By the time we finally crested the last hill I was pretty weary. It had been a great ride, with loads of memorable moments. One gully in particular was surreal and beautiful, with massive swarms of butterflies flying against my goggles as I rode. But still, it was a relief finally to see Sam and Robin waiting for us, delighted that we had met up with Emmanuel and made it unscathed. Sam took me to one side and told me that he and Robin had had their own little drama as well.
‘We were in this village,’ he said, ‘somewhere on the Rumu Pass, and we got a flat tyre. It was all right, we had a spare and I changed the wheel while Robin filmed it.’
‘What happened?’
‘Well, nothing to begin with. We had a few people watching but then from down the hill this guy starts yelling about the camera. He came up the hill, shouting and screaming about the bloody camera. He was a little drunk I think, and he was swinging this big iron bar. He told us to turn off the camera, to stop filming or he’d smash up the truck and us along with it.’
‘So what did you do?’ I was remembering Luke getting in the machete man’s face.
‘The only thing we could do,’ Sam said. ‘Stopped filming, got in the truck and high-tailed it out of there.’
 
 
We said our goodbyes to Daniel and the other guys in the rain. In the true spirit of
By Any Means
, it had followed us right across the mountains and was really hosing down.

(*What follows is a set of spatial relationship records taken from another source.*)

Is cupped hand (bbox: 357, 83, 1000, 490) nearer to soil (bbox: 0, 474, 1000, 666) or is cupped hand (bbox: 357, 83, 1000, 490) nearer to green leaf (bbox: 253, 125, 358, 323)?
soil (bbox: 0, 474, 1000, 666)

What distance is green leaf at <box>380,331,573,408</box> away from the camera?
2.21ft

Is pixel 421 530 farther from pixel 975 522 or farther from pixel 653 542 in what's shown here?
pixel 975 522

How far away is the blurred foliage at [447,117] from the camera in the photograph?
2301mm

I was soaking and there was no chance of getting dry because the only space in Emmanuel’s truck was the bit of flatbed the broken-down bike had occupied.

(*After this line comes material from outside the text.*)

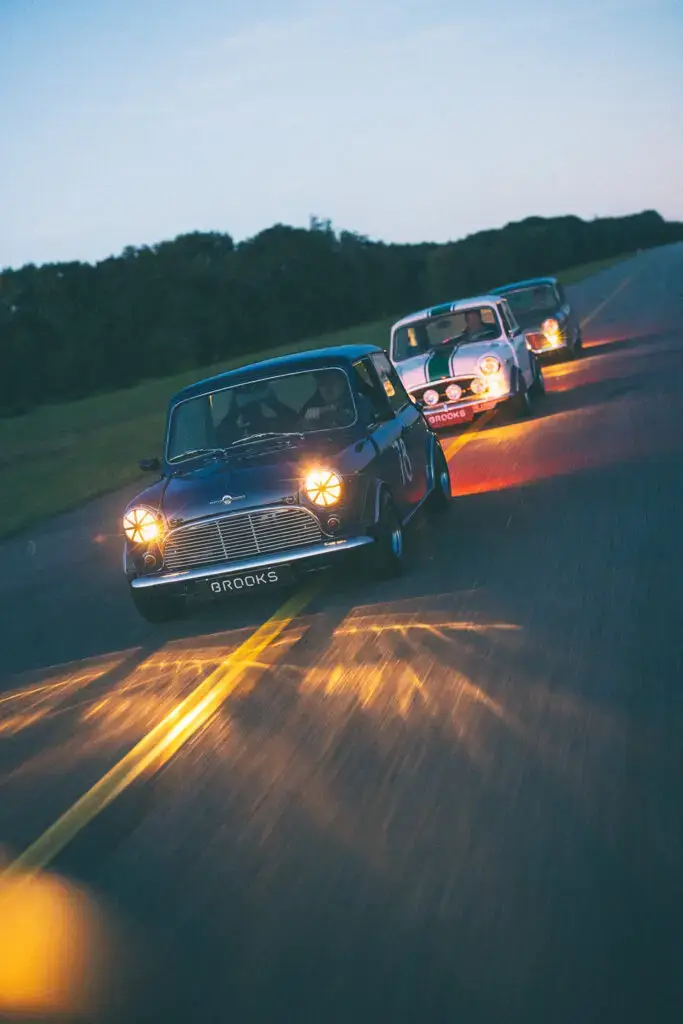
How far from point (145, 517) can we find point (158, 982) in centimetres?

A couple of hours later, wet but happy, we rolled into Madang and pulled up outside a large house next to a construction site. We were greeted by Nancy Sullivan, an energetic-looking blonde woman wearing a print dress and carrying her young son on her hip. He was around five years old - an adopted Papuan boy - and wearing sunglasses with Elvis sideburns attached to them.

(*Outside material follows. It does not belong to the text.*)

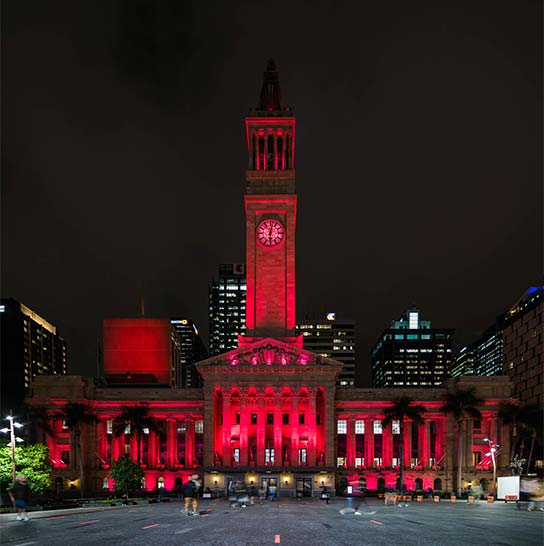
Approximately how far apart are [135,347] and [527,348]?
3961 inches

‘Hey, boys,’ Nancy said, ‘great to see you.’ She was all smiles. ‘Come on in and make yourselves at home. There’s food, and beer in the fridge. There’s even a gin and tonic if you fancy one.’
Nancy, who had been such a help to us when we’d been preparing for this leg of the trip, was putting us up for a couple of nights. The house was spacious, with the living area on the upper floors and the balcony enclosed with mosquito netting so we could get some air without being bitten to death. Gratefully I accepted a G&T and slumped down in a chair. Nancy told us that tomorrow was the Queen’s birthday and although that was taken seriously here in PNG, she didn’t think much would be happening in Madang. But the day after that, she had arranged a river trip - we were heading up the Sepik River from Bogia to Gapun, a tiny community of thirty houses where a linguistic anthropologist called Don Kulick was conducting a study.
There was, however, a potential fly in the ointment. Earlier that evening Nancy had received a text from the guy who owned the boat we would travel in, Milson. He told her he had been shot at by bandits and was no longer sure he was coming. My thoughts immediately turned to head hunters and cannibals, but Nancy assured us that Milson would show up at some point and all would be fine.
‘The guy was shot at, Nancy!’ I said. ‘I’m not sure
I
would turn up if someone shot at me.’
‘Don’t worry about it.’ She flapped a hand at me. ‘It happens all the time. He wasn’t hurt and he’ll be here, so there is no need to worry.’
Security is a major issue in Papua New Guinea, particularly in the towns. Nancy told us that there were lots of ‘settlers’ in Madang - people from the highlands who had come down to look for work. But there was no work. There
were
lots of properties to break into, though. The police were pretty ineffective, so people paid private security firms to patrol the streets. It was big business.